= Directions =
The records below are to be returned word for word, with pictures left out.

Records from a data collection:
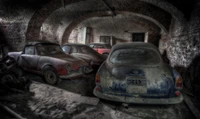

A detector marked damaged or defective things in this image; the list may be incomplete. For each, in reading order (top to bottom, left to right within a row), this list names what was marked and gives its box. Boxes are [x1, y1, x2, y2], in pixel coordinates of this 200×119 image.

abandoned vintage car [7, 40, 92, 84]
abandoned vintage car [62, 43, 106, 70]
abandoned vintage car [94, 42, 183, 103]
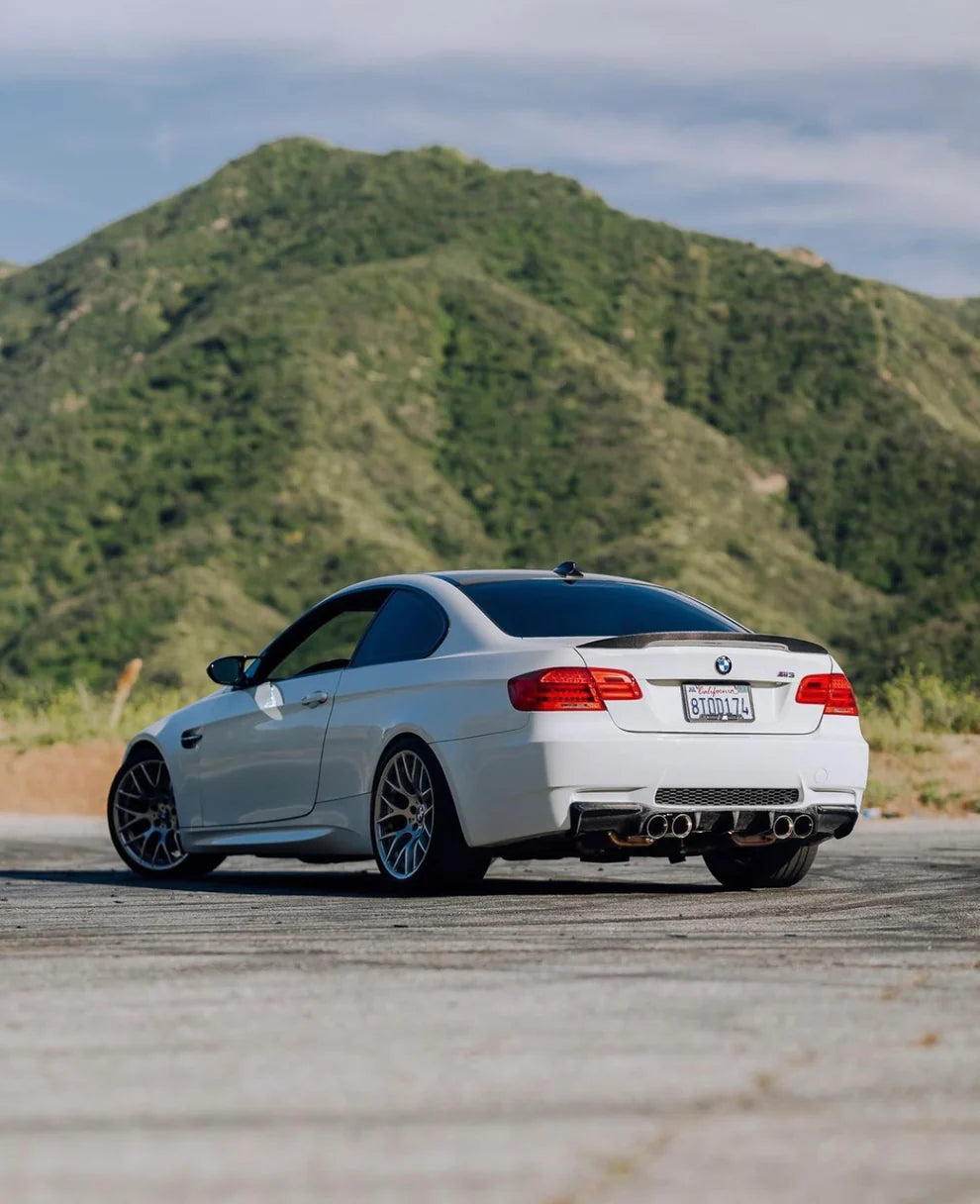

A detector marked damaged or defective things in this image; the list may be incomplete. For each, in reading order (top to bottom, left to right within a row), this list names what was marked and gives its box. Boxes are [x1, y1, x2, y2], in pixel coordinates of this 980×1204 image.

cracked asphalt [0, 814, 977, 1199]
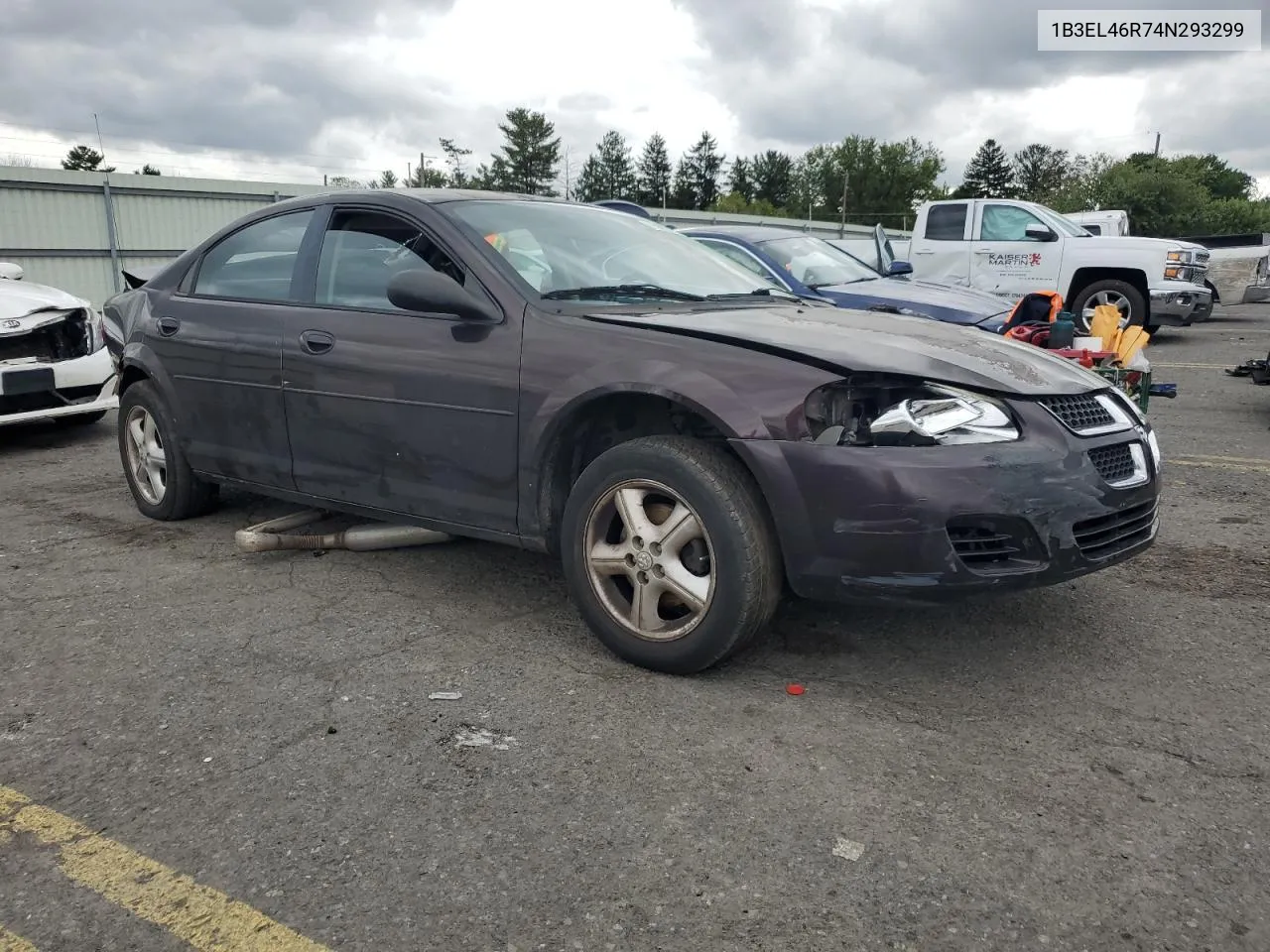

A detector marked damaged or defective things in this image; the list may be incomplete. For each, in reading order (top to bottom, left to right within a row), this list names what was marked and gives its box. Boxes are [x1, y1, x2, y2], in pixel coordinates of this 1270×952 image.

crumpled hood [0, 278, 90, 321]
wrecked white car [0, 260, 118, 424]
front end damage [0, 305, 119, 428]
damaged purple sedan [106, 189, 1159, 674]
crumpled hood [587, 303, 1111, 397]
crumpled hood [814, 276, 1012, 323]
cracked headlight [802, 375, 1024, 446]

= Solution to the problem =
A detector marked damaged or defective things in this image; the list may be incomplete. For each, in reading order (top to bottom, left to right within a row), this list names what was marked and gives its box. Boxes are [x1, y1, x2, y2], in pixel coordinates of this 200×119 image.

abandoned vintage car [7, 40, 92, 84]
abandoned vintage car [62, 43, 106, 70]
abandoned vintage car [94, 42, 183, 103]

A detector marked damaged or defective things in this image; the list may be incomplete. For each, in reading order (top to bottom, left to right within a row), this list names what was marked and gives its box. Boxes are [x1, y1, x2, y2], in pixel coordinates of this 980×1204 image.

cracked asphalt [0, 814, 977, 1199]

A detector marked damaged or defective things in this image; the list may be incomplete. For each, in reading order (top to bottom, left to right within a row), this list names what was marked and gives its box. Boxes are [x1, y1, x2, y2], in pixel coordinates of this 1270×952 image.

crumpled hood [0, 278, 90, 321]
wrecked white car [0, 260, 118, 424]
front end damage [0, 305, 119, 428]
damaged purple sedan [106, 189, 1159, 674]
crumpled hood [587, 303, 1111, 397]
crumpled hood [814, 276, 1012, 323]
cracked headlight [802, 375, 1024, 446]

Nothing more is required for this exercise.